Virgin Galactic, an offshoot of Richard Branson’s Virgin Group, expects to test fly its first spacecraft beyond the Earth’s atmosphere this year, with commercial suborbital passenger service to follow next year or 2014, company officials said on Monday.
Nearly 500 customers have signed up for rides on SpaceShipTwo, a six-passenger, two-pilot spaceship being built and tested by Scaled Composites, an aerospace company founded by aircraft designer Burt Rutan and now owned by Northrop Grumman.
The suborbital flights, which cost US$200,000 per person, are designed to reach an altitude of about 109km, giving fliers a few minutes to experience zero gravity and glimpse Earth set against the blackness of space.
“In the suborbital area, there are a lot of things to be done. This is an area that has been essentially absent for about four decades,” said Neil Armstrong, who was a test pilot for the 1960s-era X-15 research plane before becoming a US astronaut and commander of the first mission to land on the moon.
“There’s a lot of opportunity,” Armstrong told about 400 people attending the Next-Generation Suborbital Researchers Conference in Palo Alto, California. “I certainly hope that some of the new approaches will prove to be profitable and useful.”
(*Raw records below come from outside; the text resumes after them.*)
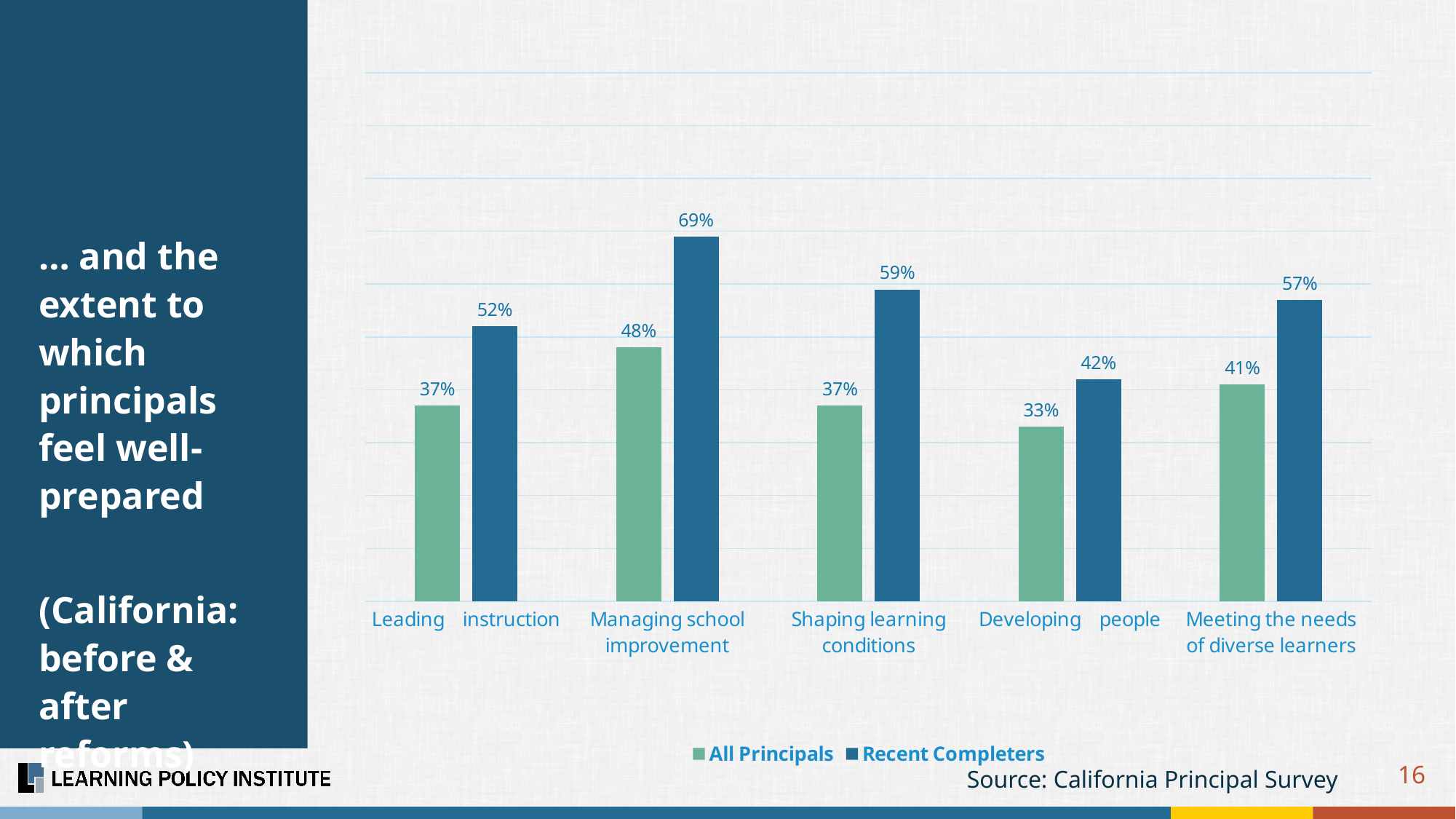
Which category has the highest value for Recent Completers? Managing school improvement What is the value for All Principals in the Meeting the needs of diverse learners category? 41% What kind of chart is shown on the slide? Bar chart How many series does the legend list? 2 Which is larger in the Leading instruction category: All Principals or Recent Completers? Recent Completers What is the value for Recent Completers in the Developing people category? 42% What is the value for All Principals in the Developing people category? 33% How many categories are shown on the x axis? 5 What is the value for Recent Completers in the Managing school improvement category? 69% Which category has the lowest value for All Principals? Developing people What is the difference between Recent Completers and All Principals in the Shaping learning conditions category? 22% Which series is shown in green in the legend? All Principals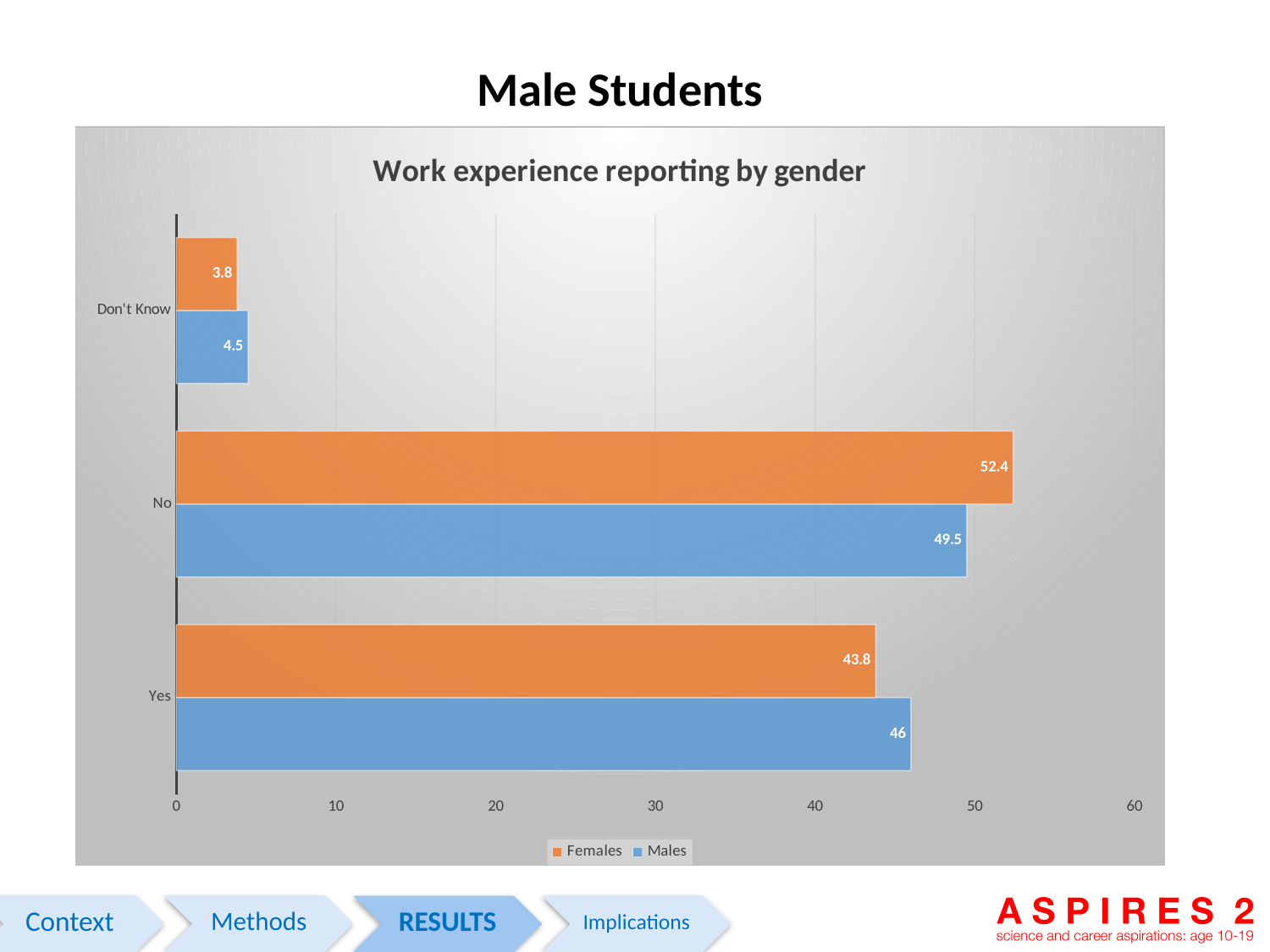
What is the difference between the Females and Males values in the 'No' category? 2.9 What is the value for Females in the 'Don't Know' category? 3.8 Which category has the highest value for Males? No Which category has the lowest value for Females? Don't Know What kind of chart is shown on the slide? Bar chart What is the value for Females in the 'No' category? 52.4 What is the value for Males in the 'Don't Know' category? 4.5 What is the title of the chart? Work experience reporting by gender How many series does the legend list? 2 What is the value for Males in the 'Yes' category? 46 How many categories are shown on the chart? 3 In the 'Yes' category, which series has the larger value, Females or Males? Males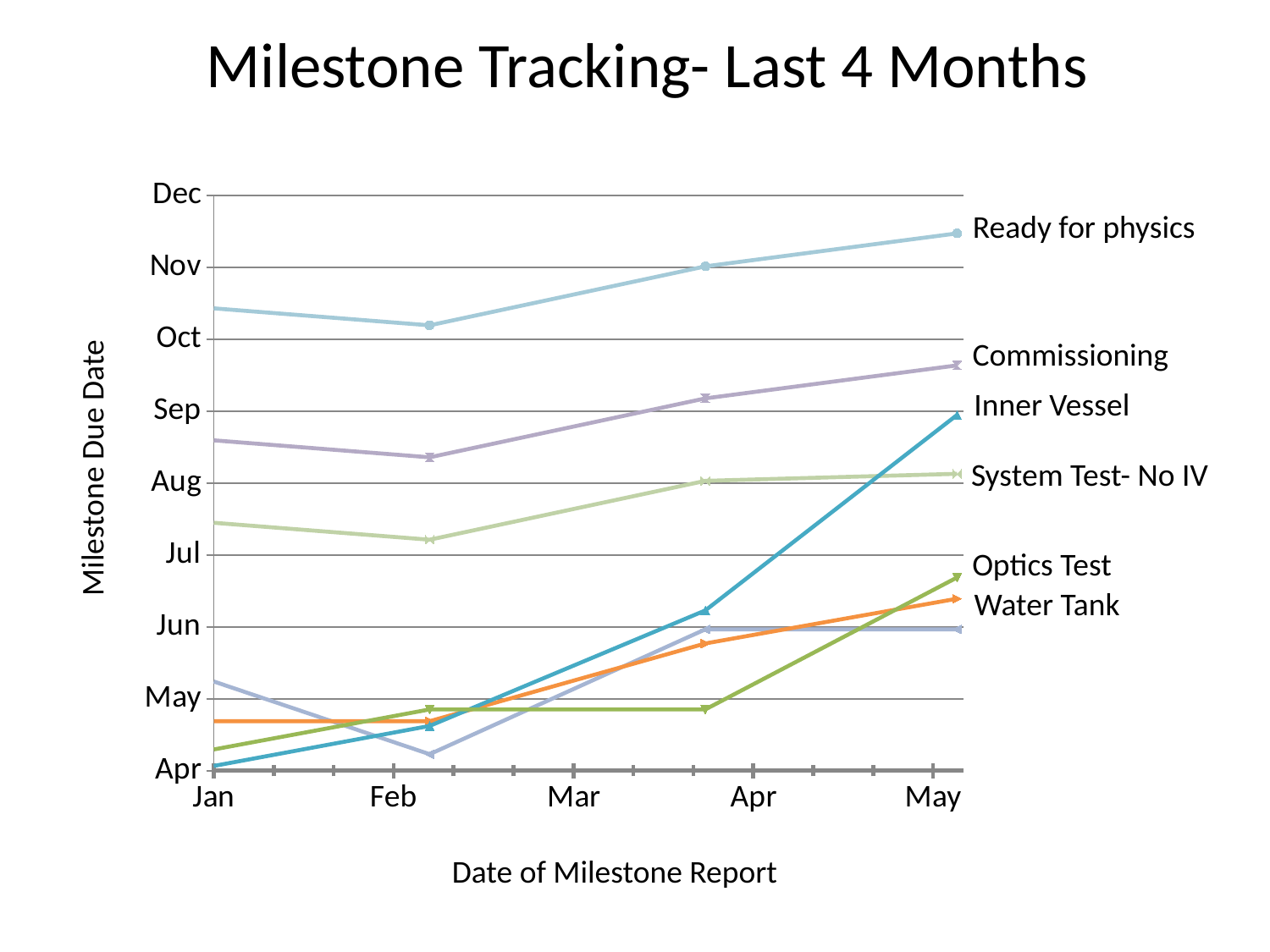
What type of chart is shown on the slide? line chart Is the due date for Optics Test at the May report later or earlier than Jul? earlier At the May report, which milestone has the later due date: Inner Vessel or System Test- No IV? Inner Vessel What is the title of the chart? Milestone Tracking- Last 4 Months Which milestone has the earliest due date at the Jan report? Inner Vessel Is the due date for Ready for physics at the May report later or earlier than Nov? later Which milestone has the latest due date at the May report? Ready for physics Does the Inner Vessel due date move later or earlier across the reports from Jan to May? later What is the label of the vertical axis? Milestone Due Date How many report dates (data points) are plotted for each milestone? 4 At the Jan report, which milestone has the later due date: Ready for physics or Commissioning? Ready for physics Is the due date for Commissioning at the May report later or earlier than Oct? earlier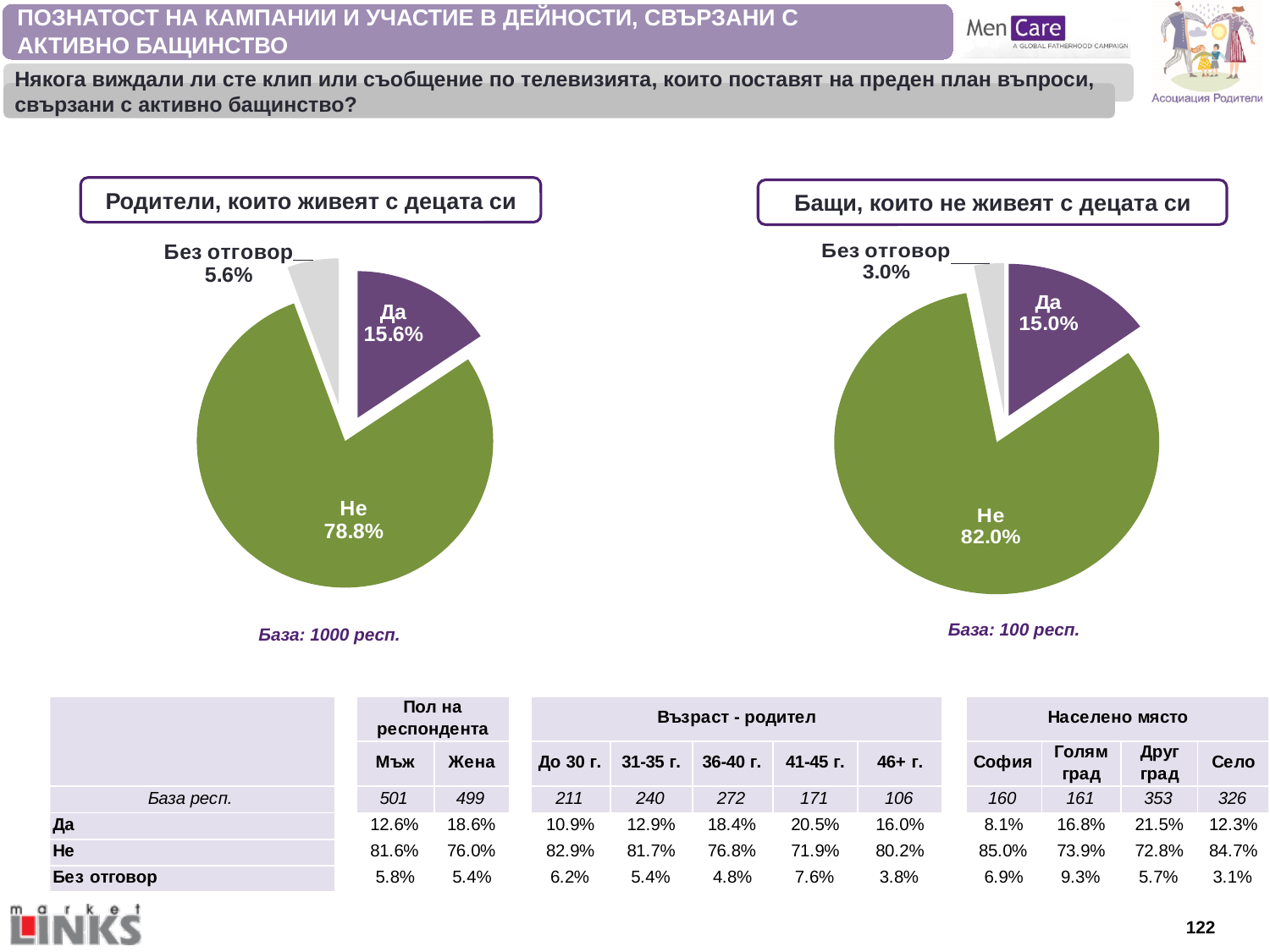
In the chart titled "Бащи, които не живеят с децата си", what is the difference between the "Да" and "Без отговор" shares? 12.0% In the chart titled "Родители, които живеят с децата си", what is the difference between the "Не" and "Да" shares? 63.2% Which chart has the larger "Не" share: "Родители, които живеят с децата си" or "Бащи, които не живеят с децата си"? Бащи, които не живеят с децата си In the chart titled "Бащи, които не живеят с децата си", what is the value for "Без отговор"? 3.0% In the chart titled "Бащи, които не живеят с децата си", what is the value for "Не"? 82.0% How many slices does the chart titled "Бащи, които не живеят с децата си" have? 3 What type of chart is the one titled "Родители, които живеят с децата си"? Pie chart In the chart titled "Родители, които живеят с децата си", what is the value for "Да"? 15.6% What base (number of respondents) is shown under the chart titled "Бащи, които не живеят с децата си"? 100 респ. In the chart titled "Родители, които живеят с децата си", which category has the largest share? Не In the chart titled "Родители, които живеят с децата си", what is the value for "Не"? 78.8% In the chart titled "Бащи, които не живеят с децата си", which category has the smallest share? Без отговор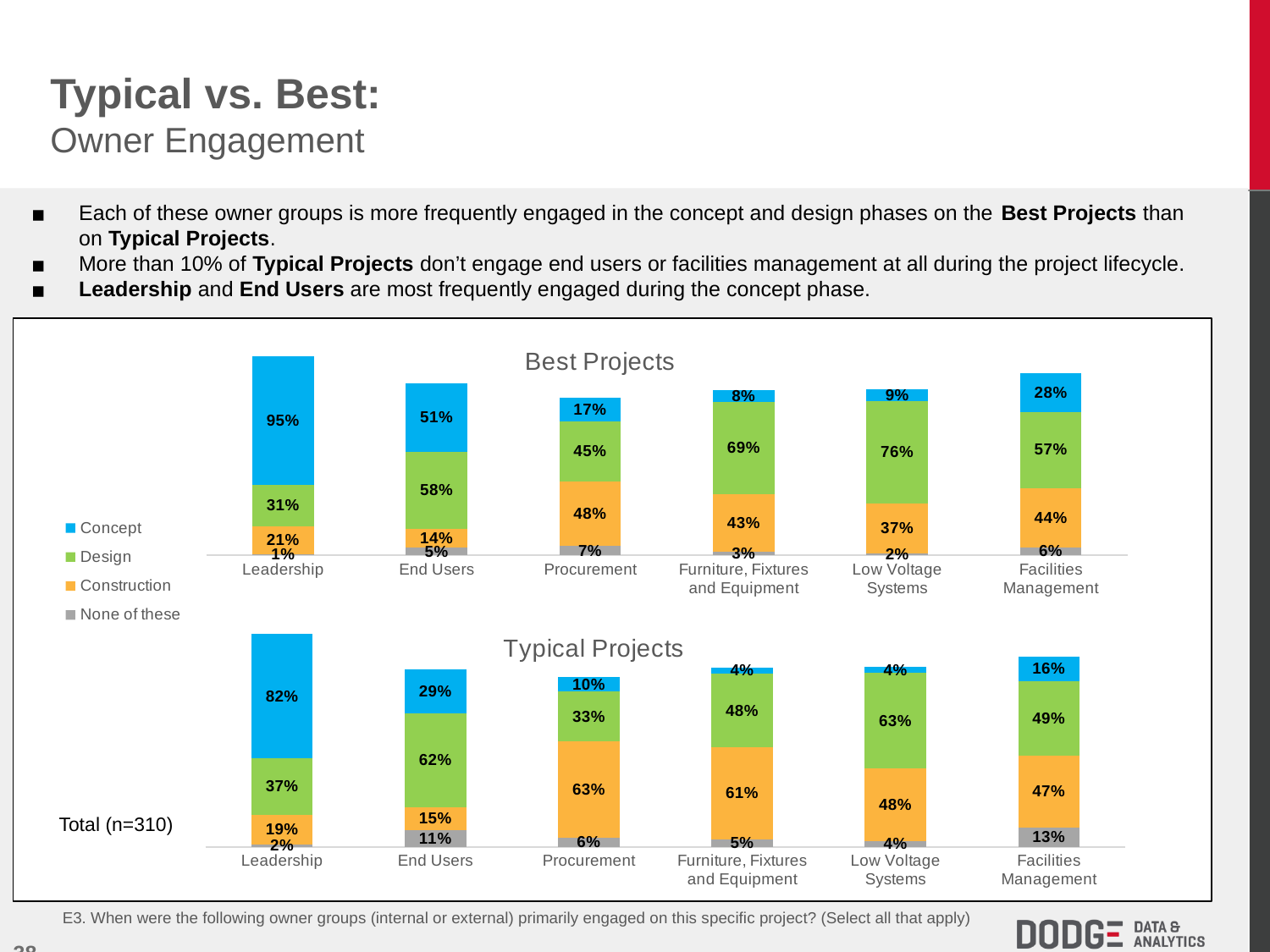
What is the difference between the Concept value for Leadership in the Best Projects chart and in the Typical Projects chart? 13 percentage points In the Best Projects chart, is the Construction value for Procurement larger or smaller than the Design value for Procurement? larger In the Best Projects chart, which owner group has the highest Design value? Low Voltage Systems In the Typical Projects chart, what is the None of these value for Facilities Management? 13% What type of chart is the Best Projects chart? stacked bar chart In the Typical Projects chart, what is the Construction value for Procurement? 63% How many owner groups are shown on the x axis of the Typical Projects chart? 6 In the Typical Projects chart, what is the Design value for End Users? 62% In the Best Projects chart, what is the Concept value for Leadership? 95% In the Typical Projects chart, which owner group has the lowest Concept value? Furniture, Fixtures and Equipment and Low Voltage Systems (both 4%) Which colour represents the Concept series in the legend? blue How many series does the legend list? 4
Virgin Galactic is the most visible of a handful of companies developing spaceships for tourism, research, educational and business purposes.
SpaceShipTwo, the first of Virgin’s planned five-ship fleet, has completed 31 atmospheric test flights — 15 attached to its carrier aircraft WhiteKnightTwo, and 16 glide tests, William Pomerantz, Virgin Galactic’s vice president of special projects, said in a speech to the conference.
Preparations for the ship’s first rocket-powered flights are under way at Scaled Composites’ Mojave, California, plant and expected to take place this year.
“We hope to have the rocket motor in the spaceship later this year and start powered flight testing,” Virgin Galactic chief test pilot David Mackay told the conference. “We would like to be the first to do this, but we’re not in a race with anyone. This is not a Cold War-era space race.”
“We flow pretty quickly from first powered flight to first flight to space and then it’s not terribly long from there until we have our first commercial flight to space,” Pomerantz told reporters later.
He said passenger service could begin next year or 2014, depending on the results of the test flights and other factors, such as pilot training.
No one knows what the suborbital spaceflight market might be worth, but Andrew Nelson, chief operating officer of XCOR Aerospace, another aspiring commercial spaceline, put the figure at US$1 trillion.
XCOR, which announced on Monday it had closed a US$5 million round of equity funding, now has enough money to manufacture its Lynx suborbtial vehicle. The company charges US$90,000 for rides.
When asked about the potential impact of a commercial suborbital industry, Armstrong noted that the X-15 program, designed to investigate the problems of high-speed, high-altitude flight and devise possible solutions, helped the US become the world’s largest aeronautical product exporter.
“We’re in an entirely new environment now,” Armstrong said, “with different objectives, different participants, different goals. We can’t imagine all the opportunities that exist.”